A few weeks ago I attended a lecture by Johnathan Lewin, regarding the use of technology when teaching and it was brilliant, and I’m not even talking about his use of technology. The passion that Johnathan speaks with and the passion he has for Mathematics is explosive and practically contagious.

He uses a number of different programmes and applications to assist him in the classroom. He even records his lectures (he captures the audio and a visual of the learning materials and then makes them available to his students). He is in favour of designing the materials in front of the learners in order for them to see how the Mathematics is created rather than to arrive with some neatly prepared sides and show them what Mathematics looks like. He wants them to engage in it at all levels and not just see the perfect final product, if you wish.

I would however like to spend a little time reflecting on my favourite quote from Johnathan’s talk. He said: “The only people that think Mathematics isn’t scary are those people that don’t do any [Mathematics].” This is so true and something that I have been trying to get my learners to understand for the longest time. You don’t need to be afraid of Mathematics, but you do need to practice so that you get better at it and it becomes a little less scary. Learners somehow seem to think that teachers give them homework as a sort of punishment or that we want to have something to mark on our weekends, when in fact, we are giving them the work so that they can consolidate their learning through practice. I was maybe a little radical in my thinking with regards to homework giving because I know that things have changed drastically since I was at school. I usually aimed to give my learners about 30 minutes worth of homework. This was often between 5 and 10 questions depending on the chapter we were busy with. (I encouraged them to spend more than that, but I know it wasn’t always practical or even possible.) My thinking is this: For the average child, it will take him 30 minutes to complete and then he still has at least 5 other subjects that has homework needing completion. The slightly weaker learner is going to take 30 minutes to an hour, but it is still manageable in addition to their other homework. Plus, if he only gets one out of 5 right it’s still not completely soul destroying, like the sometimes 1 or 2 out of 30 that I was exposed to back at school. And then for the learner who is a little more advanced, it’s going to take him 15 to 20 minutes, but you know that they are still going to do extra because they are dedicated, enjoy it and want to push themselves.

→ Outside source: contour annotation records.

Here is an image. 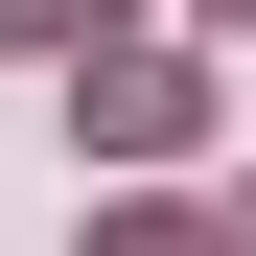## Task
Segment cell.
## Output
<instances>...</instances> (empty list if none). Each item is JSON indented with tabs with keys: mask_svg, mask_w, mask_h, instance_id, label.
I'll return each mask as SVG.
<instances>
[{
	"mask_svg": "<svg viewBox=\"0 0 256 256\" xmlns=\"http://www.w3.org/2000/svg\"><path fill=\"white\" fill-rule=\"evenodd\" d=\"M70 116H94L116 163H163V140H210V70H163V47H140V70H94V94H70Z\"/></svg>",
	"mask_w": 256,
	"mask_h": 256,
	"instance_id": "6da1fadb",
	"label": "cell"
},
{
	"mask_svg": "<svg viewBox=\"0 0 256 256\" xmlns=\"http://www.w3.org/2000/svg\"><path fill=\"white\" fill-rule=\"evenodd\" d=\"M94 256H210V233H186V210H116V233H94Z\"/></svg>",
	"mask_w": 256,
	"mask_h": 256,
	"instance_id": "7a4b0ae2",
	"label": "cell"
},
{
	"mask_svg": "<svg viewBox=\"0 0 256 256\" xmlns=\"http://www.w3.org/2000/svg\"><path fill=\"white\" fill-rule=\"evenodd\" d=\"M47 24H94V0H0V47H47Z\"/></svg>",
	"mask_w": 256,
	"mask_h": 256,
	"instance_id": "3957f363",
	"label": "cell"
}]
</instances>
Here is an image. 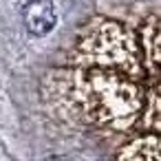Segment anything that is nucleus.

Yes, like I said, learners need to practice to consolidate their knowledge, but we need not give them 30 -50 questions to do, like back in my day. To me, it is the types of questions you give in your selection that is far more important. If of the 50 questions you give, you give only 5 types of questions (i.e. there are 10 questions of the same type) and can do 1, I am almost sure to be able to do the other 9 of the same type. Why not rather just give them 5 varied questions and then the learner will still be able to know where their knowledge is lacking and they can go and practice more of that particular kind on their own (or with your guidance).

Nowadays, learners have so many other stresses and responsibilities they need to deal with that the last thing they need is to be completely overwhelmed by their schoolwork too. I’m by no means saying that they shouldn’t work hard and be dedicated, but they should still have time to play outside and have time to find themselves. They are, after all, still children.

May you find your inner child today.